- _THE PROBLEM_
Please count how many lines in the entries below contain the string "instances", and reply with that number only.

- _EXTRACTED ENTRIES_
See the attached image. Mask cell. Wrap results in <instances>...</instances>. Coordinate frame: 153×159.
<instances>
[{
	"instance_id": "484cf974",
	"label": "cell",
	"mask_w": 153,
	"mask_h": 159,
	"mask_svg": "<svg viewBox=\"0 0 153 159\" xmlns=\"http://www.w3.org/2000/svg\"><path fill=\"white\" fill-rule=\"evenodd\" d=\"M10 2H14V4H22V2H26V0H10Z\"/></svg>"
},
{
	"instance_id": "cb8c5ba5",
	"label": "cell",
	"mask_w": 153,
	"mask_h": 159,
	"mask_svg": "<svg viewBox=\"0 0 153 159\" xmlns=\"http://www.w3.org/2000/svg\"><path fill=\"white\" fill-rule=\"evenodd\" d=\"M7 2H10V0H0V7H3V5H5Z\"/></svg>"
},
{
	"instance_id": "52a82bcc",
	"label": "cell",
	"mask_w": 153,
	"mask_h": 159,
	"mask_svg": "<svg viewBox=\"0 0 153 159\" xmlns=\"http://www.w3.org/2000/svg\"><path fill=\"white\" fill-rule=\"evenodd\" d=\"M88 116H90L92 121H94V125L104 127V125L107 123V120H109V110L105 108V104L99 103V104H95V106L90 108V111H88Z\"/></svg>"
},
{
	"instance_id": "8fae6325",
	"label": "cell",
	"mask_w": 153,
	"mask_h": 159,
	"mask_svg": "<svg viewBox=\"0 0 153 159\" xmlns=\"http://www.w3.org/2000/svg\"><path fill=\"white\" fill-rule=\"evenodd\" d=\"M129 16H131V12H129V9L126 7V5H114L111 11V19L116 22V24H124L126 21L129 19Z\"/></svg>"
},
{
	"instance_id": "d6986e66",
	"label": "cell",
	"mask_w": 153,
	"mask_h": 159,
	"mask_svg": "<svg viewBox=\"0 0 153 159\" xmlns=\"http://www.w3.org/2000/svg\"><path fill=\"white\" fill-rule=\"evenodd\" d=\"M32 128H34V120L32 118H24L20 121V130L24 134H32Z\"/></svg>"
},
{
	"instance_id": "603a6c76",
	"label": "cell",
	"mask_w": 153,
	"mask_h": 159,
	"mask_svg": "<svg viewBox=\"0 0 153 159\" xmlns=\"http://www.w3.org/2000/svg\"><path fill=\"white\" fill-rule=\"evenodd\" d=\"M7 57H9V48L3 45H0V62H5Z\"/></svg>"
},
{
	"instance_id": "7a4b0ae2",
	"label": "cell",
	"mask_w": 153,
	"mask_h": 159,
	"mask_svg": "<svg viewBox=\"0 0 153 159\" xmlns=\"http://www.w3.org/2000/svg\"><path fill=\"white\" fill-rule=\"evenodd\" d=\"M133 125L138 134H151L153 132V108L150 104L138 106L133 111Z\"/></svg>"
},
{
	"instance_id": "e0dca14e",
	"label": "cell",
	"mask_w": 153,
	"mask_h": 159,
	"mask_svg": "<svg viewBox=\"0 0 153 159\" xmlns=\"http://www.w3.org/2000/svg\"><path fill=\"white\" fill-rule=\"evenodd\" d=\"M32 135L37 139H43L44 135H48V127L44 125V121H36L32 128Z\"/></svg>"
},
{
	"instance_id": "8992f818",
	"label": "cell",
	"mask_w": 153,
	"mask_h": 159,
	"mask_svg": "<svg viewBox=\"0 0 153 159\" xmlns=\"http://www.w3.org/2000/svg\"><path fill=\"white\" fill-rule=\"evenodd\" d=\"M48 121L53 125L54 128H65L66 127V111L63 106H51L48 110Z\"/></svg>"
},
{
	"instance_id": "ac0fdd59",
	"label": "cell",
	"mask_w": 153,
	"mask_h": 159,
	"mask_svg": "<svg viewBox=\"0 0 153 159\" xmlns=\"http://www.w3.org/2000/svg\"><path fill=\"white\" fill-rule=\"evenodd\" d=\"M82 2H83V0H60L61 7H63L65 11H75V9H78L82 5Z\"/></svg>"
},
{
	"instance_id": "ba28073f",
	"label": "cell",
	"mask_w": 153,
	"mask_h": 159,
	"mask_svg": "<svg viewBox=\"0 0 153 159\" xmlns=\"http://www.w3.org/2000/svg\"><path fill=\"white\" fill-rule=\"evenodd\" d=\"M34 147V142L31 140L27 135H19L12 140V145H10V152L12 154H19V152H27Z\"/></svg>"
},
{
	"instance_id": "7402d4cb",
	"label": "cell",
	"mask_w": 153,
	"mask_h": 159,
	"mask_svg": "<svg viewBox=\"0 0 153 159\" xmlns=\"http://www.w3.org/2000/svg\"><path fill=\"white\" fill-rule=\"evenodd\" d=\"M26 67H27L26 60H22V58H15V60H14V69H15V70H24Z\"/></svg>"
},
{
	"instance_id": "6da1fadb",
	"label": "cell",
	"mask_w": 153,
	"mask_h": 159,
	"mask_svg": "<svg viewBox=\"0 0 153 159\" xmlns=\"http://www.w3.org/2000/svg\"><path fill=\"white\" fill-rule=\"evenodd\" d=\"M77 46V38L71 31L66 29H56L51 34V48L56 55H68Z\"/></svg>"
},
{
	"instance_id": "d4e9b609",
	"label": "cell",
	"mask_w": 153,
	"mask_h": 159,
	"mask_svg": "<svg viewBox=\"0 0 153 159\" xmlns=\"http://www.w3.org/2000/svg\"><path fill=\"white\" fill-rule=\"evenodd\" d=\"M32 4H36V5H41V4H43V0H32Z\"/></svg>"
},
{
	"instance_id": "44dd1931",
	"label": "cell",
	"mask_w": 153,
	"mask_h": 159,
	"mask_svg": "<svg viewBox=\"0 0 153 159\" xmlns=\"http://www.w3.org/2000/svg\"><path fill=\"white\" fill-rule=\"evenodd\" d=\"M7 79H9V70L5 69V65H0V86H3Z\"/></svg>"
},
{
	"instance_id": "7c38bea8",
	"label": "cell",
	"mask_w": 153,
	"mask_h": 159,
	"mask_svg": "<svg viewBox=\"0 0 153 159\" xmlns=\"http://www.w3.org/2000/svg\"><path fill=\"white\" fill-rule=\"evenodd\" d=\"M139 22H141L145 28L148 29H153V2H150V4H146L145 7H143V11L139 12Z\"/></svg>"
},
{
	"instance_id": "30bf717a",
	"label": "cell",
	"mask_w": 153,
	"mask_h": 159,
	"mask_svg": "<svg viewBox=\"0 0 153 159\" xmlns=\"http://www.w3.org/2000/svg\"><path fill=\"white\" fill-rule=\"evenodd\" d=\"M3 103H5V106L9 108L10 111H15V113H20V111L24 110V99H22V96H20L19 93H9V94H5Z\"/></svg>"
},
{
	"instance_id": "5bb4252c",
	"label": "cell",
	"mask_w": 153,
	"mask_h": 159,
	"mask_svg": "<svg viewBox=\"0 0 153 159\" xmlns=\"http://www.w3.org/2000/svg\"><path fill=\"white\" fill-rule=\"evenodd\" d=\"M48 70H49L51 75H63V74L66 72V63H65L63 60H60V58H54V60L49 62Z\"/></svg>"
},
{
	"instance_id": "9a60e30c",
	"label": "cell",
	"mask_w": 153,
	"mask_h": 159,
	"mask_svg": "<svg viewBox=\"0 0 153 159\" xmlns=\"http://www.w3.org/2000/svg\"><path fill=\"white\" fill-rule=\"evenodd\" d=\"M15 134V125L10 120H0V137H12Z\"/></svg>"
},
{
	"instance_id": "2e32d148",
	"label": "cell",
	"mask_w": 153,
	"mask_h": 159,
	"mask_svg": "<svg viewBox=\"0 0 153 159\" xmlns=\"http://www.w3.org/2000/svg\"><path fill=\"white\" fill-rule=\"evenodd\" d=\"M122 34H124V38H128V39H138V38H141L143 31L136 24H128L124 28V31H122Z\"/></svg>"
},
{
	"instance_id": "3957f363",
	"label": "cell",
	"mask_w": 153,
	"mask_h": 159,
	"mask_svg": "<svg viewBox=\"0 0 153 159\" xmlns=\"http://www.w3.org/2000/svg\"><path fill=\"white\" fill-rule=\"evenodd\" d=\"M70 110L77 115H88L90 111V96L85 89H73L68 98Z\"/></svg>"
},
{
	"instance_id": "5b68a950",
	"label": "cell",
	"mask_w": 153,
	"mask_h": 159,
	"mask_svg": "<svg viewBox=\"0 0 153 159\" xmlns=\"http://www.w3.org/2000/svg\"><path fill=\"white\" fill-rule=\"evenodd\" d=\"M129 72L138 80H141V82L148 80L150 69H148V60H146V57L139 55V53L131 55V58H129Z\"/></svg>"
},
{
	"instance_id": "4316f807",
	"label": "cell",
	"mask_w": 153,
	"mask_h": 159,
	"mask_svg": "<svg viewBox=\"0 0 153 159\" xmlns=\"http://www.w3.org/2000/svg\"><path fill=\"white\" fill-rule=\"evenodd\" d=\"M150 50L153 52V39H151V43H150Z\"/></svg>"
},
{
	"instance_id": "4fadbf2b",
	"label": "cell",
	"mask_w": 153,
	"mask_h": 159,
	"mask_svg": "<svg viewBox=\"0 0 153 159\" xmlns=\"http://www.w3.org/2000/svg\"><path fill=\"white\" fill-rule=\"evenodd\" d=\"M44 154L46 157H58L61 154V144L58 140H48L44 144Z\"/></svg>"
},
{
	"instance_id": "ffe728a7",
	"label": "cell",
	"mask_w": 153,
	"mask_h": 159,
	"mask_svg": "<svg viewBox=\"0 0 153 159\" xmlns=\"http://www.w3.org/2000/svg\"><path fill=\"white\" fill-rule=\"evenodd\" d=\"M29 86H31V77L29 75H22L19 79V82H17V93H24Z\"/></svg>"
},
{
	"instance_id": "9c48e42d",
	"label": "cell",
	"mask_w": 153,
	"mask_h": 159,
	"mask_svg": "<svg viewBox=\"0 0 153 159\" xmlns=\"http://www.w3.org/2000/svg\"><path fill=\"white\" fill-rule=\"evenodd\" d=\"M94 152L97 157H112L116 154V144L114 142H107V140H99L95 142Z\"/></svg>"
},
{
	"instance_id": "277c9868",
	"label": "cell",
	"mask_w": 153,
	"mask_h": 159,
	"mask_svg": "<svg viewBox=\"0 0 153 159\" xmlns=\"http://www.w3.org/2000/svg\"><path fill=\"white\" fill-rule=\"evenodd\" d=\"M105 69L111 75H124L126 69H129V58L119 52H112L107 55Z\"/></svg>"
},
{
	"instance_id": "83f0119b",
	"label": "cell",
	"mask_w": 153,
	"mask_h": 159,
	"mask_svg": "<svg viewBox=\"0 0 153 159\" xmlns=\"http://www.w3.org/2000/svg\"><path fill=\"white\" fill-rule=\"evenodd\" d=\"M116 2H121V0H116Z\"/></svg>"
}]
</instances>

- _REPLY_
3